→ TASK REQUIREMENTS
1. Answer these questions about the NVPTX math library thread:
(a) Which CUDA release shipped the libdevice files that were tested?
(b) In the quoted X86 back-end code, what is always used for pow?
(c) Which CPU math behavior is given as an example of something impossible to achieve on parallel architectures?
2. Continue the NVPTX math library thread from the point where it stops.

→ GIVEN TEXT
[LLVMdev] [NVPTX] We need an LLVM CUDA math library, after all

Wed Jun 5 02:10:26 PDT 2013

Dear all,

FWIW, I've tested libdevice.compute_20.10.bc and libdevice.compute_30.10.bc
from /cuda/nvvm/libdevice shipped with CUDA 5.5 preview. IR is compatible
with LLVM 3.4 trunk that we use. Results are correct, performance - almost
the same as what we had before with cicc-sniffed IR, or maybe <10% better.
Will test libdevice.compute_35.10.bc once we will get K20 support.

Thanks for addressing this,
- D.

2013/2/17 Dmitry Mikushin <dmitry at kernelgen.org>

> > The issue is really that there is no standard math library for PTX.
>
> Well, formally, that could very well be true. Moreover, in some parts CPU
> math standard is impossible to accomplish on parallel architectures,
> consider, for example errno behavior. But here we are speaking more about
> practical side. And the practical side is: past 5 years CUDA claims to
> accelerate compute applications, and it implies having good math support.
> For clearance, we can drop term "LLVM CUDA math library" and instead speak
> of the need to have for entire LLVM "the same degree of math support" CUDA
> currently has for C/C++.
>
> If you think having math module outside of backend is more feasible, this
> is also a way to go, but please see what we need in this case in the first
> email: anyways, NVPTX backend will have to tell us, which intrinsics he is
> going to lower, and which ones will make him to crash. So, there is need to
> modify something in the backend, anyways.
>
>
> - D.
>
> 2013/2/17 Justin Holewinski <justin.holewinski at gmail.com>
>
>> The X86 back-end just calls into libm:
>>
>>   // Always use a library call for pow.
>>   setOperationAction(ISD::FPOW             , MVT::f32  , Expand);
>>   setOperationAction(ISD::FPOW             , MVT::f64  , Expand);
>>   setOperationAction(ISD::FPOW             , MVT::f80  , Expand);
>>
>>
>> The issue is really that there is no standard math library for PTX.  I
>> agree that this is a pain for most users, but I don't think the right
>> solution is to embed a whole suite of math functions into the back-end.
>>  All I'm suggesting is that we instead follow the path of linking in an
>> external math library of target-specific functions.  Whether you link your
>> IR with a bitcode library before codegen or have codegen emit library
>> function calls is an implementation detail, with each having advantages.

→ DATA BELOW
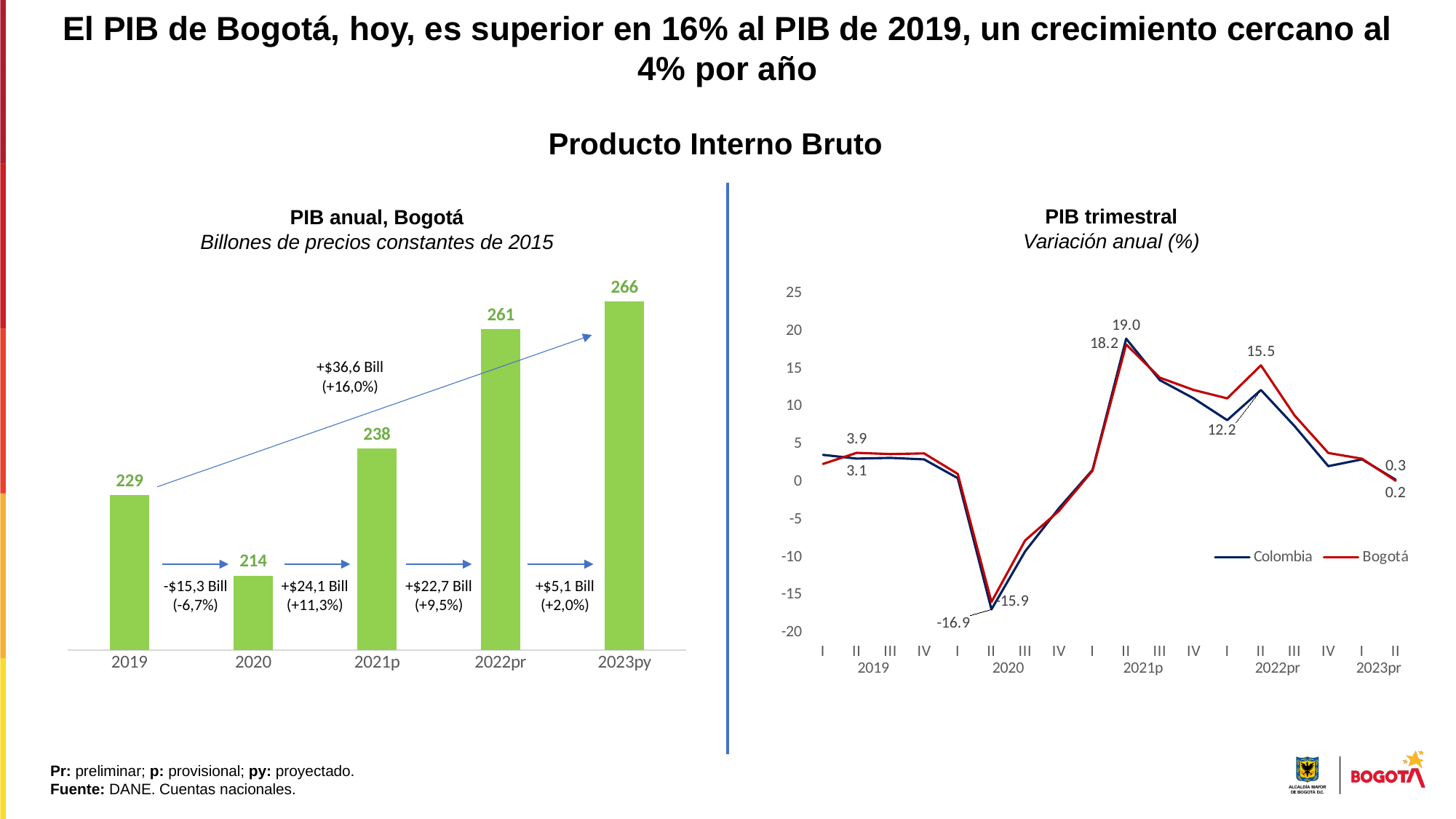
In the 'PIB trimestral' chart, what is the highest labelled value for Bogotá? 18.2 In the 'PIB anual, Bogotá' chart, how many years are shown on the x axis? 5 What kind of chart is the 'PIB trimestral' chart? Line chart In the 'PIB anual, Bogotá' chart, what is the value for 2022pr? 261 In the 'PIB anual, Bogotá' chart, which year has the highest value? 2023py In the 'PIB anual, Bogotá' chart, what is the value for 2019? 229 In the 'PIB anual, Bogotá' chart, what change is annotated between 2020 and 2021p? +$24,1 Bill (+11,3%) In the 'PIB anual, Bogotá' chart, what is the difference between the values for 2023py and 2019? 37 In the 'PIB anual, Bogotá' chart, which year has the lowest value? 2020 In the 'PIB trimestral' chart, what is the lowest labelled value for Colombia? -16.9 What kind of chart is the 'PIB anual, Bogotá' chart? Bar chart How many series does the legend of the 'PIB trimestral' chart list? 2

→ ANSWERS PROVIDED
1.
(a) CUDA 5.5 preview
(b) A library call
(c) errno behavior

2.
>>  The accuracy modes can be used to pick the proper library function in the
>> latter case, but I still think library function choice is better left up to
>> the front-end, and the accuracy attributes are a better fit to drive
>> optimization.
>>
>>
>> On Sun, Feb 17, 2013 at 9:48 AM, Dmitry Mikushin <dmitry at kernelgen.org>wrote:
>>
>>> Hi Justin,
>>>
>>> I don't understand, why, for instance, X86 backend handles pow
>>> automatically, and NVPTX should be a PITA requiring user to bring his own
>>> pow implementation. Even at a very general level, this limits the interest
>>> of users to LLVM NVPTX backend. Could you please elaborate on the rationale
>>> behind your point? Why the accuracy modes I suggested are not sufficient,
>>> in your opinion?
>>>
>>> - D.
>>>
>>>
>>> 2013/2/17 Justin Holewinski <justin.holewinski at gmail.com>
>>>
>>>> I would be very hesitant to expose all math library functions as
>>>> intrinsics.  I believe linking with a target-specific math library is the
>>>> correct approach, as it decouples the back end from the needs of the source
>>>> program/language.  Users should be free to use any math library
>>>> implementation they choose.  Intrinsics are meant for functions that
>>>> compile down to specific isa features, like fused multiply add and square
>>>> root.
>>>>  On Feb 16, 2013 8:46 PM, "Dmitry Mikushin" <dmitry at kernelgen.org>
>>>> wrote:
>>>>
>>>>> Dear Yuan,
>>>>>
>>>>> Sorry for delay with reply,
>>>>>
>>>>> Answers on your questions could be different, depending on the math
>>>>> library placement in the code generation pipeline. At KernelGen, we
>>>>> currently have a user-level CUDA math module, adopted from cicc internals
>>>>> [1]. It is intended to be linked with the user LLVM IR module, right before
>>>>> proceeding with the final optimization and backend. Last few months we are
>>>>> using this method to temporary workaround the absence of many math
>>>>> functions, to keep up the speed of applications testing in our compiler
>>>>> test suite. Supplying math in such way is not portable and introduces many
>>>>> issues, for instance:
>>>>> 1) The frontend (DragonEgg - in our case) must be taught to emit real
>>>>> math functions calls instead those of LLVM intrinsics, NVPTX cannot handle
>>>>> 2) However, not all intrinsics should be replaced by math calls
>>>>> directly, for example, there is not cdexp call, but it could be modelled
>>>>> with sincos.
>>>>> 3) Our math module assumes sm_20, and could be inefficient or
>>>>> non-portable on other families of GPUs.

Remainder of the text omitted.